Marylin Monroe and Arthur Miller: a love affair and a horror ending


The official story tells that the marriage began to collapse when Marylin read in her husband's diary something as hurtful as that he regretted "having married a girl and not a woman." The concrete thing is that they lived a history of twists and turns, infidelities and excesses until in 1961 they separated with the same secrecy with which they had married. They reported it with a brief press release and ratified it with an express divorce signature in a court in Michoacán, Ciudad Juárez.


During the four and a half years in which they were formally married, the artistic production of both was scarce, not only in quantity but also in quality. It was as if they were booking for The Misfits.

misfits), the play Miller wrote with his wife in mind. That text was used to film a film directed by John Houston and the leading role of Clark Gable and Montgomery Cliff supporting the diva. But fate hung the cursed sign on him.


The film set was a real disaster. Marylin could barely control her demons and the abuse of psychotropic drugs.

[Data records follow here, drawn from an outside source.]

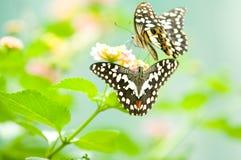 motyli liść Zdjęcia Stock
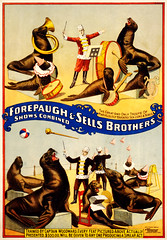 Marvelously trained sea lions & seals, poster for Forepaugh & Sells Brothers, 1899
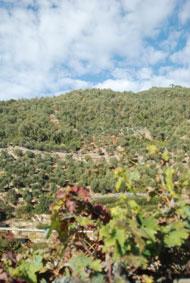 Auf dem Weg zur Olio Roi kommen wir an den Olivenhainen mit den Taggiasca-Oliven vorbei.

Her emotional frailty, her lack of sleep, and her crumbling marriage forced her into a two-week intern in Los Angeles. There was a domino effect on the rest of the cast, Clift lost himself in his own drug and alcohol mazes, Houston in the game, Gable in the never-surpassed sadness of his wife's death, in fact he passed away three days after finishing to film. The situation for the actors was so dramatic that the studio hired doctors to monitor its stars on an ongoing basis. The exception was Miller himself, who in the middle of filming fell in love with the photographer Inge Morath, whom he would marry in February 1962.


Marylin Monroe and Arthur Miller: a love affair and a horror ending


Six months after that wedding, on the night of August 4-5, 1962, Marylin was torn between life and death in California, Arthur was in the middle of the Nevada desert. A phone call brought him to the attention, he passed out and had to receive medical assistance. This is all the playwright reveals in "Timebends", his autobiography published in 1987.

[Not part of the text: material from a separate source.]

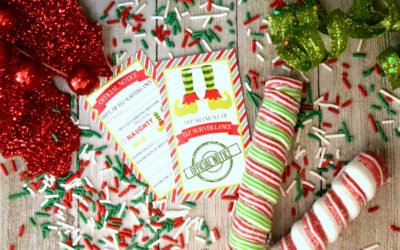 Amusing Naughty or Nice Notes From Your Elf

A connoisseur of the game, Miller limits himself to excluding the spicy data and writes with an honesty that sounds brutal and cold. He admits to having fantasized that his marriage to his diva would allow him to "unify mind and body, sexual appetite and justice." And also, naturally, like any two of the bunch who love each other, "support each other, help each other at work, respect and love each other." The playwright's conclusion seems to give reason to those who questioned the relationship from the beginning. "Marilyn Monroe is the supreme proof, as far as I am concerned, that sexuality and seriousness are incompatible, and cannot coexist in the American mind." Very harsh words from a man who knew anything about using his words to make him fall in love, to shock and also to hurt.


Marylin Monroe and Arthur Miller lived one of the most striking and passionate romances of the 20th century but it did not have a happy ending. Perhaps because she, that "beautiful creature" as Capote once described her, knew that life allows you to star in a good story in a good movie, but living it… living it is something else.